Turning this ecological information into epidemiological insights though can be tricky. “We wanted to understand whether this ecology was actually predictive of human disease,” MacDonald said. “And that’s often not the case because humans respond behaviorally to disease risks.” For instance, people might avoid high-risk areas, decoupling human infection from the underlying disease ecology.
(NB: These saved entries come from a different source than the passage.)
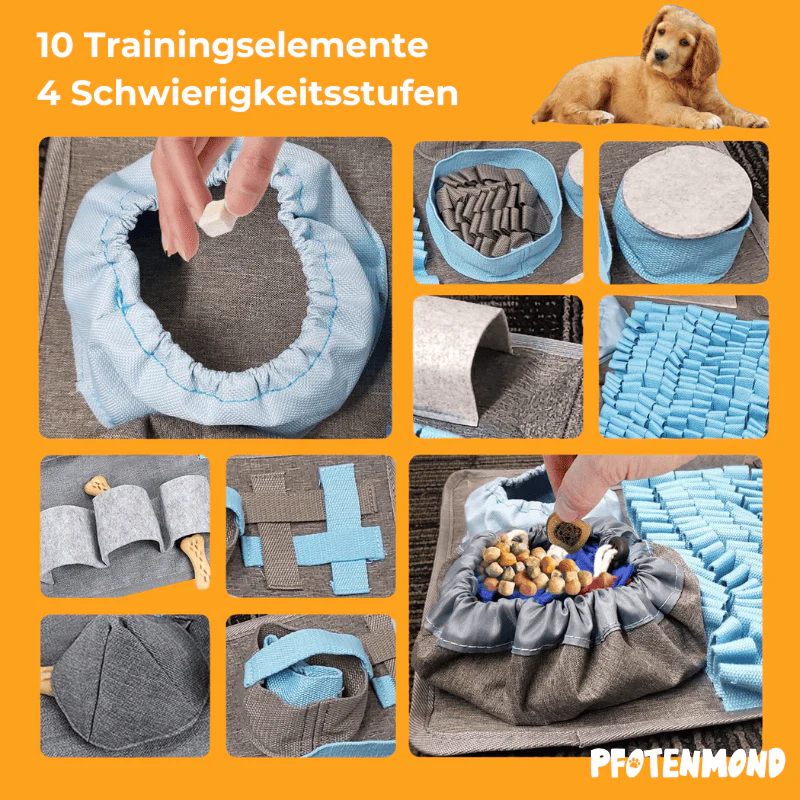 10 Trainingselemente
4 Schwierigkeitsstufen

PFOTENMOND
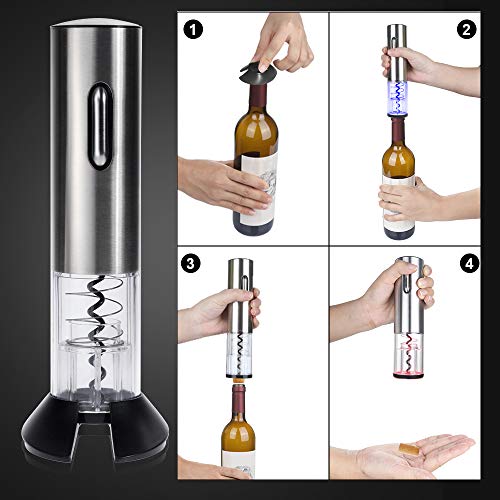 1

2

3

4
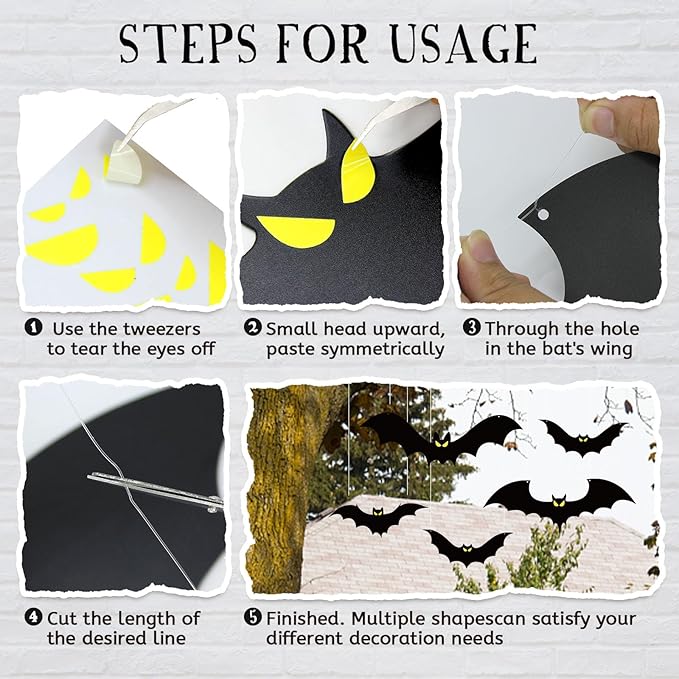 STEPS FOR USAGE

❶ Use the tweezers to tear the eyes off

❷ Small head upward, paste symmetrically

❸ Through the hole in the bat's wing

❹ Cut the length of the desired line

❺ Finished. Multiple shapescan satisfy your different decoration needs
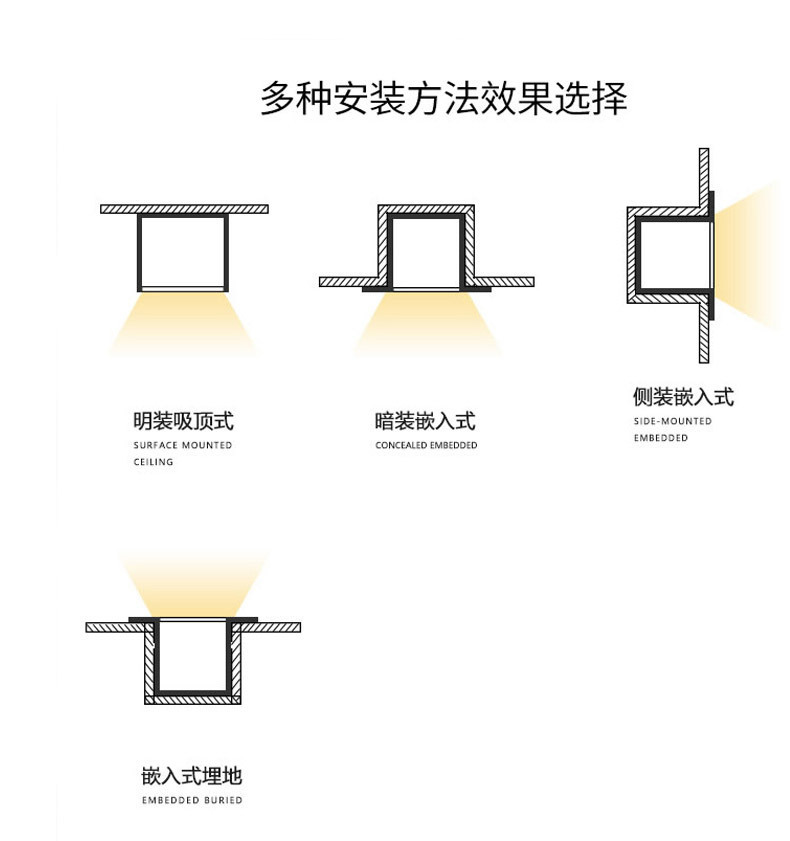 多种安装方法效果选择

明装吸顶式
SURFACE MOUNTED CEILING

暗装嵌入式
CONCEALED EMBEDDED

侧装嵌入式
SIDE-MOUNTED EMBEDDED

嵌入式埋地
EMBEDDED BURIED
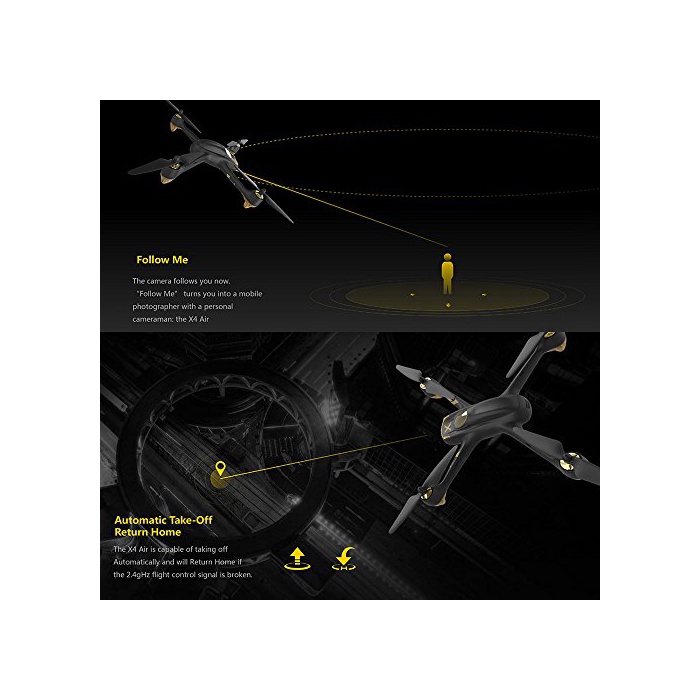 Follow Me

The camera follows you now. "Follow Me" turns you into a mobile photographer with a personal cameraman: the X4 Air

Automatic Take-Off
Return Home

The X4 Air is capable of taking off Automatically and will Return Home if the 2.4gHz flight control signal is broken.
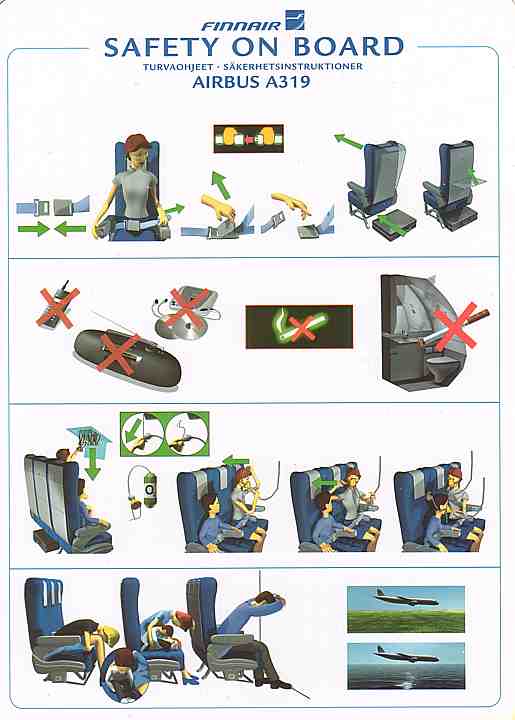 FINNAIR
SAFETY ON BOARD
TURVAOHJEET · SÄKERHETSINSTRUKTIONER
AIRBUS A319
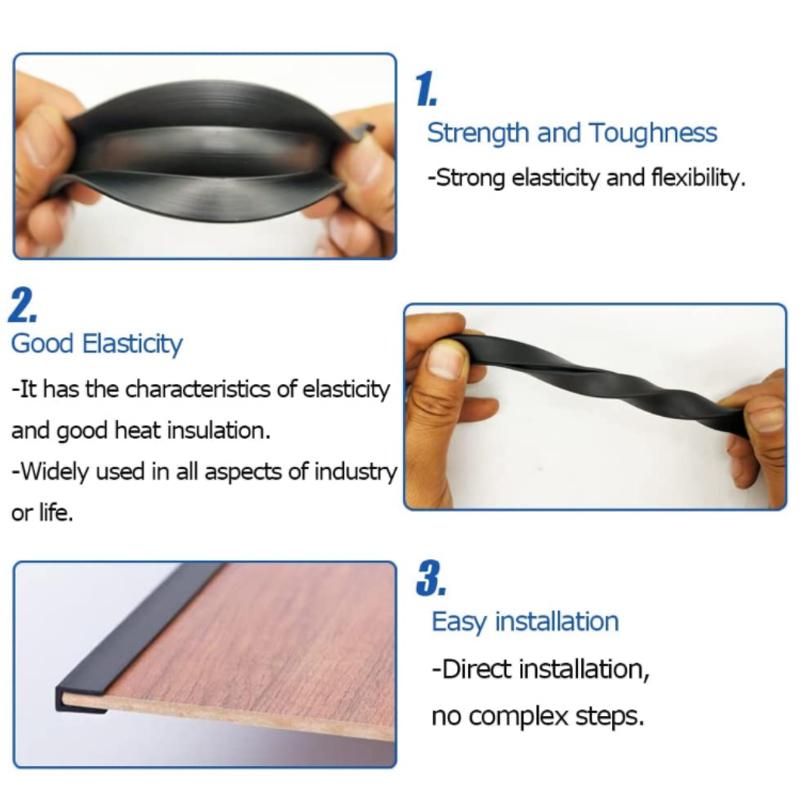 1.
Strength and Toughness
-Strong elasticity and flexibility.

2.
Good Elasticity
-It has the characteristics of elasticity and good heat insulation.
-Widely used in all aspects of industry or life.

3.
Easy installation
-Direct installation, no complex steps.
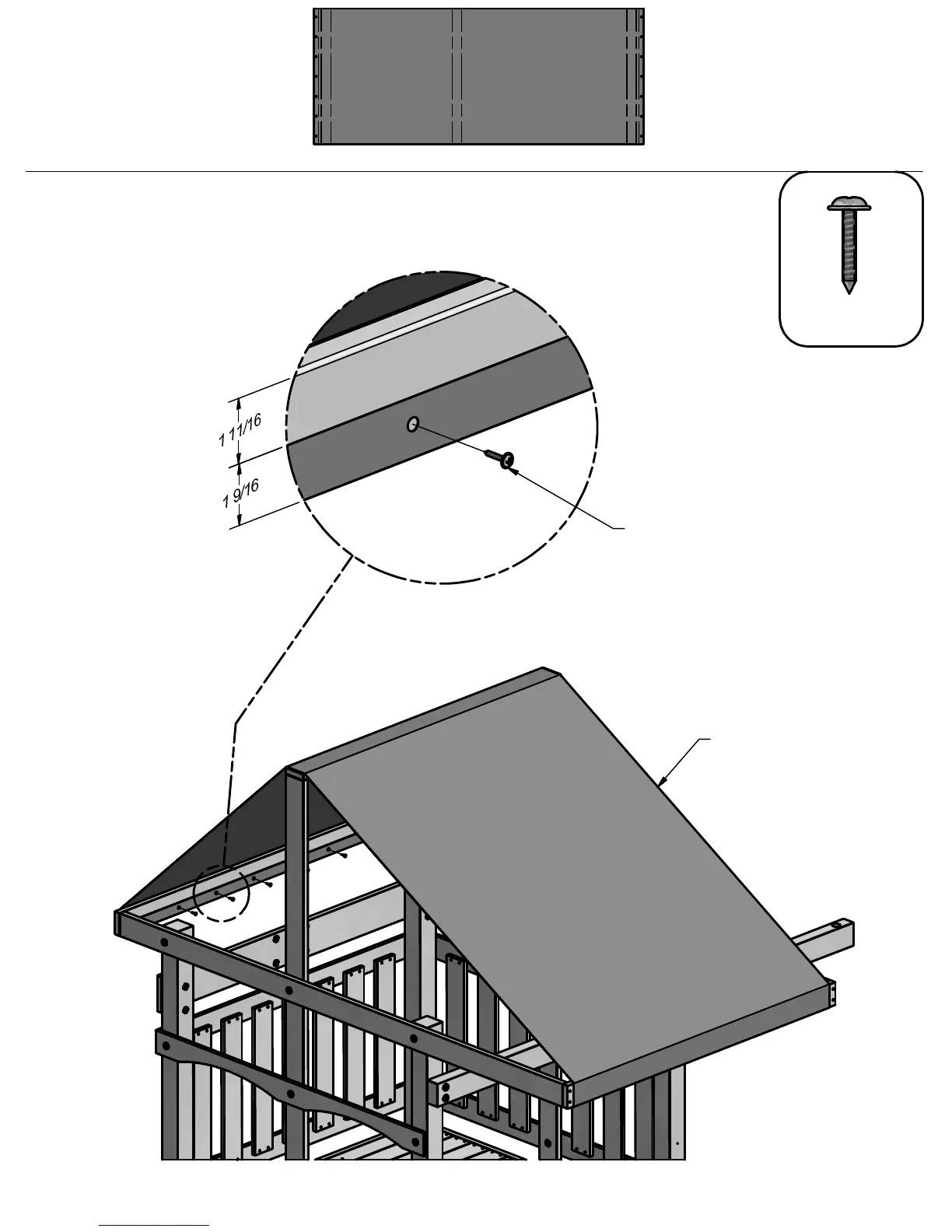 1 11/16
1 9/16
That said, the distribution of infected ticks was a strong predictor of where people become infected in California. This contrasts with studies in the eastern United States, where the ecology is not tightly linked to the epidemiology. MacDonald suspects this may be because Lyme disease is relatively rare in the Golden State, so there’s a lot less awareness of the disease, risk factors and symptoms among the public and doctors alike. The results suggest a straightforward way to combat Lyme disease in California: education. The CDC has resources on preventing, recognizing and treating Lyme disease.

The strong correlation between Lyme disease ecology and epidemiology also means researchers in the Western U.S. can focus on ecology to understand how human disease is likely to change in the future. “Stressors like climate and land-use change are altering entire ecosystems, but impacting individual species at different rates,” Sambado said. “Understanding what creates these differences will be an important challenge for all researchers, especially those working in multi-species systems like Lyme disease.”

The authors have a follow-up study planned to quantify how human behavior influences Lyme disease on the West Coast. They also plan to apply this technique to other diseases. They’re investigating the ecology of West Nile virus in California’s Central Valley as well as malaria and leishmaniasis in the Amazon in collaboration with a team from Lima, Peru.

“I think that this sort of approach — trying to tie the ecology to the epidemiology — could be really valuable for lots of disease systems,” MacDonald said.